**TEXTO DE LEITURA:**

☆ ☆ ☆

- 315 -
b) AS RAZÕES HISTÓRICAS DA
QUESTÃO ROMANA
“Está por
completar-se o XXV aniversário da ocupação de Roma.”
Está se completando, como sabeis, o XXV aniversário da ocupação de
Roma, acontecimento que trouxe à Itália tantos aborecimentos e continua sendo
motivo de tanto luto, no mundo católico. Quer-se celebrá-lo com festas
clamorosas, não obstante homens de provado bom senso político julgarem-nas
inoportunas.
Nós que somos católicos e
italianos consideramo-las desaconselháveis e perigosas, como desaconselhado e
perigoso é tudo aquilo semeia a discórdia, que fomenta a ira nas partes, que
torna sempre mais vivo e fatal o desentendimento entre a Igreja e o Estado que
divide as forças do nosso país.
Pensai que dor deve experimentar
o Papa! E nós não faremos nada para tomar esta dor menos amarga? Não somos nós
membros da grande família, da qual Ele é o Chefe? Não é Ele o pai das nossas
almas? Não é a ele que tudo devemos, na ordem espiritual? E mesma ordem
material, se o refletir, bem, de quantos benefícios não lhe somos devedores? Em
tantas confusões de idéias, em tantas convulsões da ordem social, ai de nós, se
não existisse o Papa.
Católicos e italianos,
não podemos, nem devemos permanecer espectadores indiferentes da guerra que se
declara a Ele, a Ele e aquilo que existe de mais glorioso, de mais nobre, de
maior na nossa pátria. Oh! é belo declarar-se por Ele, sofrer e combater com
Ele especialmente agora que esse papa se chama Leão XIII. - 316 -
Portanto, cerquemo-lo sempre
de maior afeto, e com aquilo que atualmente domina suas preocupações: é a união
de todos os povos a sua Cátedra, estabelecida por Deus, como centro da verdade
sobre a terra; cooperando nós também, para este santíssimo fim, prestando-lhe
nós, por primeiro, aquela obediência que Ele tem pleno direito, exatamente por
causa de sua suprema Autoridade e de seu Magistério infalível; obediência
pronta, alegre, generosa, obediência inspirada pelo amor e única digna das
grandes almas e dos corações nobres, obediência total, que une os fiéis a seu
pároco, os fiéis e o pároco ao seu Bispo, os fiéis, o pároco e o Bispo, ao
supremo Pastor. 9
“O horrível
delito.”
Falemos daquele horrível
delito, com o qual nossa pátria foi manchada naquela funesta noite de 13 de julho passado. Existe espírito bem
formado que, por este motivo, não se sinta encher de horror e ao mesmo tempo,
de vergonha?
Um grito de indignação
logo se elevou de cada ângulo da terra, de milhões de corações e também nós nos
sentimos no dever, como temos feito, de depositar aos pés do nosso Pai comum,
os nossos protestos, seja como bispo e como italiano, fazendo-nos intérpretes,
também de vossos sentimentos, ó veneráveis irmãos e queridos filhos, que tantas
provas de afeição sempre demonstrastes ao imortal Pio IX e ao seu digníssimo
sucessor.

☆ ☆ ☆

**USANDO AS INFORMAÇÕES:**
**a)** Traduza para o inglês a frase "Quer-se celebrá-lo com festas clamorosas, não obstante homens de provado bom senso político julgarem-nas inoportunas.", retirada do texto sobre a questão romana.
**b)** Prossiga o texto sobre a questão romana a partir do ponto em que ele termina.

**Dados da web com imagem e texto:**
☆ ☆ ☆

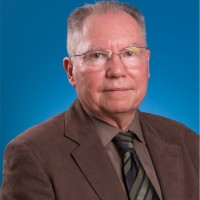 francis pichet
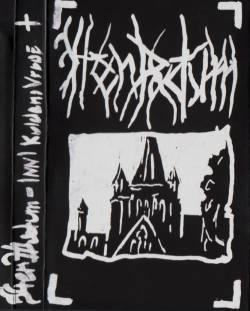 Iter Pactum : Inn i Kuldens Vrede Iter Pactum : Inn i Kuldens Vrede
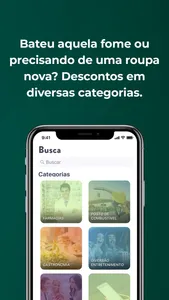 Triniti Descontos screenshot 5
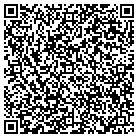 QR code with Twin Hearts Home Care LLC contacts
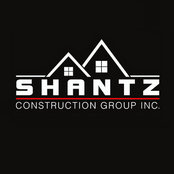 Shantz Construction Group Inc.'s photo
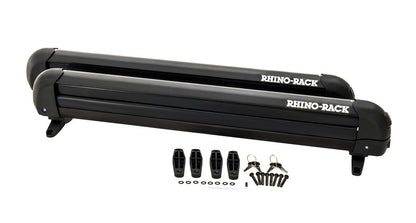 Rhino-Rack RHR Ski & Snowboard Carriers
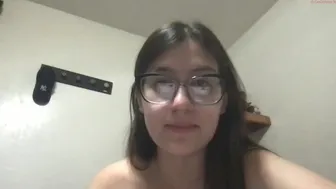 college_couplesexy chaturbate 28-01-2022 performance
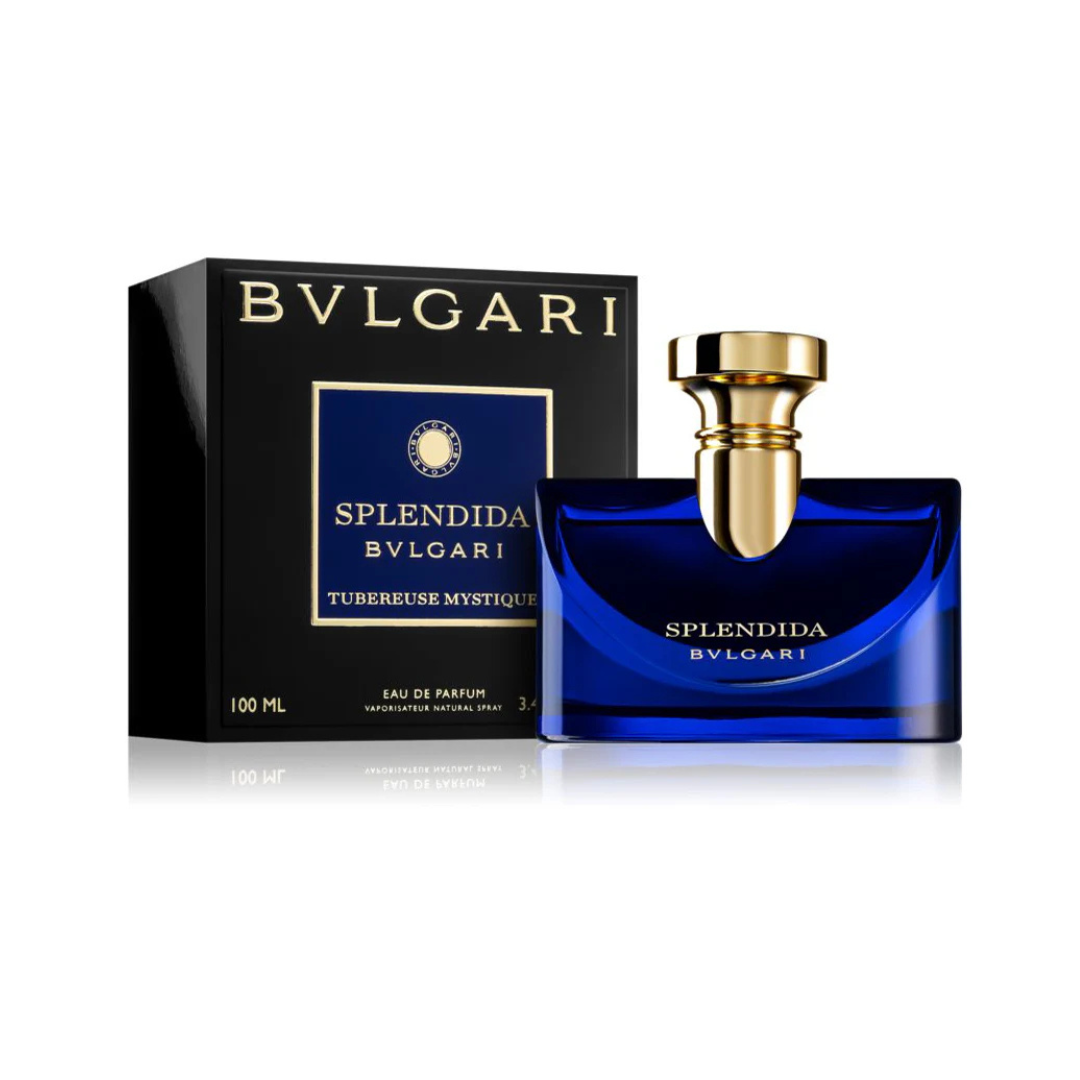 BVLGARI 100ML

☆ ☆ ☆

**RESPOSTAS DOS EXERCÍCIOS:**
**a)** There is a wish to celebrate it with clamorous festivities, even though men of proven political good sense consider them inopportune.

**b)**
Nós vos exortamos a não
querer, nisto, dar-vos sossego, mas antes estimular sempre mais em vós mesmos,
aquele espírito de ação e de sacrifício, de zelo e de coragem, tão necessários
em nossos dias, para defender os sacrossantos direitos da Igreja e de seu
augusto Chefe.
Não podemos nos iludir.
Um catolicismo especulativo e mental, uma religiosa neutralidade não bastam;
não mais são possíveis, na presente sociedade, na convivência atual. É
necessário sair do anonimato e manifestar-se abertamente e sinceramente
católicos. Por que tanto medo, tanto respeito humano? (...).
É necessidade, é dever de
cada um, opor à publicidade do mal, a fecunda, a salutar, a santa publicidade
do bem. 10 - 317 -
“Liberdade, só isto a Igreja pede.”
Todas
as formas de governo são acolhidas e abençoadas pela Igreja, desde a monarquia
absoluta, até a democracia mais aberta, pois são, por si mesmas igualmente
legítimas, porque sabe-se muito bem que a tranqüilidade dos estados e o
verdadeiro bem-estar dos povos dependem, não tanto das formas de governo,
quanto da qualidade dos homens chamados à aplicá-las; porque ela toma antes
depois o cidadão, e o considera antes nas mãos de Deus, que nas do Estado.
Peregrina
celeste, ela não só aceita todas as variedades civis e terrenas, mas abraça-as
e as acompanha, contanto que não impeçam o caminho para o céu. Ela não quer ser
árbitro nas vicissitudes próprias de toda a ordem social, mas prescreve que não
se ofendam as suas leis, que não se passe por cima do seu magistério, que não
creia poder fazer, sem Deus, porque sem Ele não existiria mais nada, senão o
poder do arbítrio e o império da força.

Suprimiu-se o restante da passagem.